Иначе говоря, то, что на первый взгляд кажется бездумной верой в слепой случай, парадоксальным образом укрепляет человека в трезвом и прагматичном восприятии объективной действительности. Такая ориентация сделала китайцев весьма восприимчивыми к характеру и структуре рынков. Рынок для них — не теоретическая абстракция, а реальность, полная жизни и динамизма.

Готовность мыслить в терминах, обеспечивающих концептуализацию рыночных отношений, объясняет ключевое различие между китайским и западным капитализмом. Капитализм Запада подталкивается технологиями — создайте мышеловку лучше, чем у других, и клиенты сами придут к вашему порогу. Но движущей силой китайского капитализма всегда было стремление выяснить, кто и в чем нуждается, то есть определить, каковы потребности рынка. Западные фирмы пытаются усовершенствовать свои изделия, усилить организационную структуру, добиться признания марки. Китайские предприниматели, напротив, стремятся к диверсификации; им не нужна репутация производителя одного-единственного товара, поскольку они всегда должны быть готовы сменить приоритеты в соответствии с запросами рынка. Американцы видят, что их страну буквально заполонили товары из Тайваня и Китая, но они совсем не знают названий компаний, производящих эти товары.

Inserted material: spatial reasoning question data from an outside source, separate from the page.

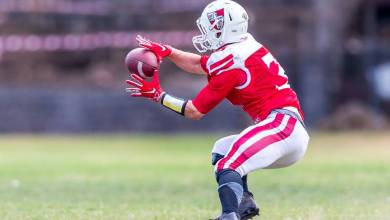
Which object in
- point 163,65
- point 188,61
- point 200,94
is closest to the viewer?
point 200,94

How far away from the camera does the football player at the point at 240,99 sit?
9.44m

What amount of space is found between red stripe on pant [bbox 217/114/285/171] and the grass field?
1234 millimetres

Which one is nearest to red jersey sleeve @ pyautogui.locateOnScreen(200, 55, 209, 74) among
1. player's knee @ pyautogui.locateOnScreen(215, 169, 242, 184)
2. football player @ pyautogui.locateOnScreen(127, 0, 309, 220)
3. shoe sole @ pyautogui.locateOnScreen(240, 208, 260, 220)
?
football player @ pyautogui.locateOnScreen(127, 0, 309, 220)

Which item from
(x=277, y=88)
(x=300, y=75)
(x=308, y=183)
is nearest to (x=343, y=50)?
(x=300, y=75)

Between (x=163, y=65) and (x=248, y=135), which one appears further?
(x=163, y=65)

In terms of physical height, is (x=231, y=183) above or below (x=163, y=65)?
below

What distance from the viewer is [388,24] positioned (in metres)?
32.4

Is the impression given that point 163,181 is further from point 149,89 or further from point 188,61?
point 149,89

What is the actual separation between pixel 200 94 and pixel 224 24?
64 cm

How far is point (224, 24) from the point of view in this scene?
9.77m

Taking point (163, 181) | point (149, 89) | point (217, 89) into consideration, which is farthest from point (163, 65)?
point (217, 89)

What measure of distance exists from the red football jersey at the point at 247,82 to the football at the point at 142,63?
0.52m

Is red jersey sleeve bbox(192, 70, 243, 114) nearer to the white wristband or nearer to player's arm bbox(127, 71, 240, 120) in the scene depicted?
player's arm bbox(127, 71, 240, 120)

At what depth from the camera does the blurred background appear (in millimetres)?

Несмотря на презрительное отношение к физическим усилиям и тяжелому труду, конфуцианство во все времена придавало колоссальное значение личному самосовершенствованию и, следовательно, воспитывало культурную ориентацию на достижения. Понятие «потребности в достижениях», предложенное Дэвидом Макклелландом, обозначает важную для китайцев культурную ценность. Макклелланд показал, что страны, добившиеся успехов в экономическом развитии, отличаются также наличием потребности в достижениях, фиксируемой, среди прочего, детскими учебниками. Любая попытка оценить потребность в достижениях среди китайского народа подтверждает догадки, выносимые нами из знакомства с китайской культурой: китайцы ценят подобные усилия исключительно высоко. Китайских детей учат тому, насколько важно добиваться успеха и насколько стыдно не оправдывать родительские ожидания.

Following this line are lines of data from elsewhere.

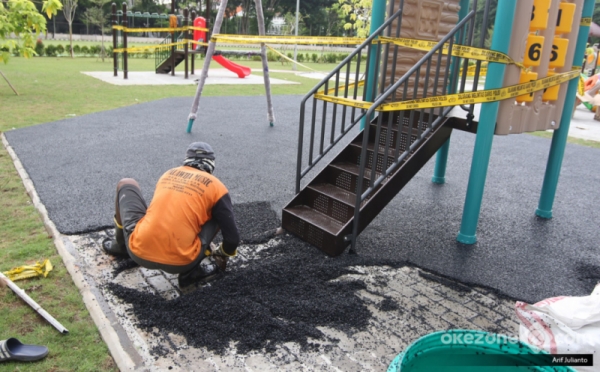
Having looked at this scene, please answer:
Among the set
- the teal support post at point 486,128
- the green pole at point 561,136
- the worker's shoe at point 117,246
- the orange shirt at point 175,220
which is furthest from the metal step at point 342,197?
the worker's shoe at point 117,246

В то же самое время, и вновь весьма парадоксальным образом, китайская культура постоянно подчеркивает благотворность подчинения и зависимости, то есть поощряет ту психологическую ориентацию, которая идет вразрез с проповедуемым Горацио Элджером идеалом самоуверенного индивида. Это странное сочетание потребности в достижениях и подчинении занимало центральное место в практике социализации традиционного Китая. Здесь детям с пеленок внушали, что дисциплинированное следование указаниям старших — лучший путь к безопасности, а желание отличаться от других несет в себе угрозу. Результатом такой педагогической практики стало положительное восприятие зависимости.

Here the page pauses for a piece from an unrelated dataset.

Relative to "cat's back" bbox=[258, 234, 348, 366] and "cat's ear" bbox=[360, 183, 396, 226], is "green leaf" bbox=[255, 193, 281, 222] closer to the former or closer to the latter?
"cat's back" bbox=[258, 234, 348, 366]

Комбинация подчинения и стремления к достижениям предопределяла глубинную цель процесса социализации в традиционном Китае: потребность в свершениях следует реализовать, смиренно исполняя свою семейную роль и оставаясь зависимым человеком. В данном отношении нормы китайской и японской семьи существенно отличаются друг от друга. В Китае успехи вознаграждались внутри семьи, а конфуцианский долг перед старшими считался пожизненной обязанностью. Иначе говоря, традиция ориентировала китайца не за пределы семьи, а внутрь ее, что влекло за собой инстинктивное недоверие к людям, не входящим в семейный круг.6 В Японии, напротив, степень успеха (в семьях как самураев, так и торговцев) определялась в состязании с внешними партиями и силами. Более того, младший брат мог открывать собственное дело, и если он преуспевал, то становился госензо — главой новой фамильной линии.7

Равновесие между тягой к достижениям и почтением к старшим тесно связано с механизмами доверия и динамикой личностных отношений, которые обеспечивают стабильность социальных связей. В китайской культуре семейные узы распространяются на весь родовой клан; кроме того, они лежат в основе довольно широких связей, называемых «гуанси» и основанных на общности персональной идентичности. С экономической точки зрения китайский опыт гуанси важен потому, что он предполагает взаимный обмен обязательствами даже между теми людьми, которые лично незнакомы друг с другом. Достаточно того, что они были одноклассниками или учились в одной школе, родились в одном городе или одной провинции, служили в одном подразделении или имели еще что-либо общее. Иначе говоря, в основе связей гуанси лежат вполне объективные обстоятельства, что заметно отличает их от субъективных симпатий людей по отношению друг к другу.

Японский аналог таких связей называется «канкей», но они более субъективны и основаны на глубоком чувстве личной привязанности и долга — на важности «он» и «гири». Сторонний наблюдатель может заметить, что два китайца, находящиеся в контакте, связаны узами гуанси, тогда как отношения между японцами больше зависят от личного опыта.

Культурные факторы в экономическом поведении

Как уже отмечалось, центральная гипотеза этой главы заключается в том, что одни и те же ценности в несходных обстоятельствах могут производить различный эффект. Опора на социальные связи гуанси, расчет долгосрочных перспектив, стремление не столько к прибыли, сколько к завоеванию прочного места на рынке, отсрочка вознаграждения, активное накопление ради будущего — все эти качества влекут за собой различные последствия в зависимости от состояния экономики и уровня ее развития.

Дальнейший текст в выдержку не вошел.